La Mongolie que les Chinois désignent sous le nom de Mong-Koa occupe le centre de l’Asie orientale. Elle confine au nord à la Sibérie, à l’ouest au Turkestan, au sud à la Chine proprement dite, dont elle dépend, et à l’est à la Mandchourie. Le haut et uniforme plateau qu’elle occupe serait le fond exhaussé d’une ancienne mer desséchée, le Han-Haï des Chinois. On peut le considérer comme s’arrêtant de tous côtés à des montagnes, massifs, chaînes ou simples chaînons, au delà desquels le climat, la végétation, changent du tout au tout, dans le sens d’une grande amélioration, sauf vers l’ouest où le Turkestan oriental ne vaut guère mieux, et au sud-ouest où il se continue par les solitudes glacées du Tibet, mais vers le nord il y a les vallées et plaines agricoles de la Sibérie ; à l’est la fertile Mandchourie ; au sud-est la Chine… Sur une surface estimée à 2.787.600 kilomètres carrés, la Mongolie n’entretient que 1.850.000 habitants ou trois millions, d’après les hypothèses les plus favorables. Les anciens héros de la horde de Gengis-Khan passent pour être devenus très lâches ; ils sont Bouddhistes avec un nombre disproportionné de prêtres, et en réalité à peu près indépendants, sous le protectorat plutôt que sous la domination de la Chine.


TIBET

Le Tibet est situé au sommet de l’Asie centrale, entre le Turkestan oriental ou chinois et la province du Koukou-Nor, au nord et au nord-est ; la province du Se-Tchouen, à l’est ; les possessions britanniques, la haute Birmanie, l’Assam, le Bhoutan, le Sikkim, le Népal et le Cachemire, au sud et à l’ouest. D’une superficie de deux millions de kilomètres carrés, ce pays ne compte guère que deux ou trois millions d’habitants, soit un habitant par kilomètre carré ou trois pour deux. La race tibétaine appartient au type mongol ; elle se distingue principalement par sa face large et aplatie.


MONGOLS

M. de Quatrefages divise la race mongole ou jaune en sept rameaux : mongol, turc, bothia ou tibétain, chinois, birman, thaï, inuit ou esquimau. Sur un milliard et demi d’habitants du globe, cette race compte environ cinq cents millions d’individus qui professent plus ou moins le Bouddhisme et le Chamanisme. Le type mongol le plus pur se trouve en Sibérie et au Tibet. Ce qui le caractérise physiquement, ce sont les cheveux « toujours noirs, gros et raides, la barbe clairsemée, la face habituellement plate et large, des pommettes saillantes, des yeux bridés, un nez court, un peu développé en largeur, souvent un peu de prognathisme et des lèvres assez fortes », le teint généralement olivâtre. (Verneau, professeur d’ctUuographie à l’écolc coloniale.)

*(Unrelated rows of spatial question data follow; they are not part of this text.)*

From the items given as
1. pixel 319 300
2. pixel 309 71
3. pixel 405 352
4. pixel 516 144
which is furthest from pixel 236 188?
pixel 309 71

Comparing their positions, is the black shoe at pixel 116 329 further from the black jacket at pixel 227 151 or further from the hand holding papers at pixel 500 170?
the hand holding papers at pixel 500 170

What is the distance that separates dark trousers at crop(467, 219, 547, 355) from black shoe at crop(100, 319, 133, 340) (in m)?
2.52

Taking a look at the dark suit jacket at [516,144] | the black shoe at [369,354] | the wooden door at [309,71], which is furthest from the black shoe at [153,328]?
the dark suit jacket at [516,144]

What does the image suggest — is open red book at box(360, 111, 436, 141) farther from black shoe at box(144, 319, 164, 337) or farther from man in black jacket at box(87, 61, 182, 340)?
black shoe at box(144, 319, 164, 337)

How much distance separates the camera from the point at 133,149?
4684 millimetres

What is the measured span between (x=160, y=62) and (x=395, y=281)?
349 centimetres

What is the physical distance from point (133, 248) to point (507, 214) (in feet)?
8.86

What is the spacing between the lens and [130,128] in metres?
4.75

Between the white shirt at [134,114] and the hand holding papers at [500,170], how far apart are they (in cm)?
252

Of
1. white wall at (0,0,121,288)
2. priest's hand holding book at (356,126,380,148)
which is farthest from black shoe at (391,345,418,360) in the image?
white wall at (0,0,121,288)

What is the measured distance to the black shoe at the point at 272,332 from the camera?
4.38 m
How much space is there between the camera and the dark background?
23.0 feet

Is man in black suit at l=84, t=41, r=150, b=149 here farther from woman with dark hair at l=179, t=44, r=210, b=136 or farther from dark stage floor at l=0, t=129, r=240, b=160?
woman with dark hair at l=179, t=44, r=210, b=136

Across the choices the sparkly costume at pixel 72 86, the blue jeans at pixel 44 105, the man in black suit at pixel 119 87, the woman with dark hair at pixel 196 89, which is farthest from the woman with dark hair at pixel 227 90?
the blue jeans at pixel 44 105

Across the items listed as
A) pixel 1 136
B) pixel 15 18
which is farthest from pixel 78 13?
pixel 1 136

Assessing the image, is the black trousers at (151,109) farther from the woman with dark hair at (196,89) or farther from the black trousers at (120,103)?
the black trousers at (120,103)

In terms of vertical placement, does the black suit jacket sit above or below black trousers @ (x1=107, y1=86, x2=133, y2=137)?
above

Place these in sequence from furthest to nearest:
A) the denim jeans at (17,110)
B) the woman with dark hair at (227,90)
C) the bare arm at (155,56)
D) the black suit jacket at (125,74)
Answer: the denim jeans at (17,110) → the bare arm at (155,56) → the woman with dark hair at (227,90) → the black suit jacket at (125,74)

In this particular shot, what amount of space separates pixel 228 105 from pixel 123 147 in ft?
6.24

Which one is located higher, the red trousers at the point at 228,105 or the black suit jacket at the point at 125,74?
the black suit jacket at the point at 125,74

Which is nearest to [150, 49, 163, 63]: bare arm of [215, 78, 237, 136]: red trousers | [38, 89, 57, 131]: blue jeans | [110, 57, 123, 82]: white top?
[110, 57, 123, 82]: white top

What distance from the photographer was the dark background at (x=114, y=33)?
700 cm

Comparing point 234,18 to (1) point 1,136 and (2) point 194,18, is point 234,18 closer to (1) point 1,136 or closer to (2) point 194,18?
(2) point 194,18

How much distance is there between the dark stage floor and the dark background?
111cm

Pour la Tartarie, c’est un nom sous lequel on comprenait naguère une grande partie de l’Asie, correspondant à peu près à la Mongolie, la Mandchourie, le Turkestan, l’Afghanistan, et le Béloutchistan actuels. Plus tard, le Turkestan seul fut désigné par ce mot que les géographes n’emploient plus aujourd’hui.

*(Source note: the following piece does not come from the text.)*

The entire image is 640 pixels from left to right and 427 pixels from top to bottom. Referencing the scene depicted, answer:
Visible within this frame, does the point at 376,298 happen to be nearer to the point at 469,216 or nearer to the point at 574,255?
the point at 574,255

  1. Les nombreuses citations que je lui emprunte se rapportent à la cinquième édition (1868). 2 vol. in-12. Paris, Gaume.
  2. En parlant de Hue et de Gabet, M. Bonvalot s’exprime ainsi : « Pour notre compte, nous trouvons qu’ils ont fait en Asie le plus extraordinaire, le plus audacieux, le plus intéressant des voyages, n’ayant à peu près comme ressource que leur bonne volonté et leur énergie. » (De Paris au Tonkin, à travers le Tibet inconnu, par Bonvalot, 1889-1890, publié dans le Tour du Monde, tome LXII. 1891, 2e semestre, p. 402 et suiv.)
  3. On raconte que l’Anglais Moorcroft se rendit de Ladak à Lha-Ssa, en 1826, y séjourna douze ans, sous un costume d’emprunt, et fut assassiné dans la province de Ngari, sur la route de Ladak où il retournait. Il laissait des dessins et des cartes géographiques. Le séjour du voyageur anglais a été contesté, mais M. Huc semble y ajouter foi (ii, p. 353, etc.).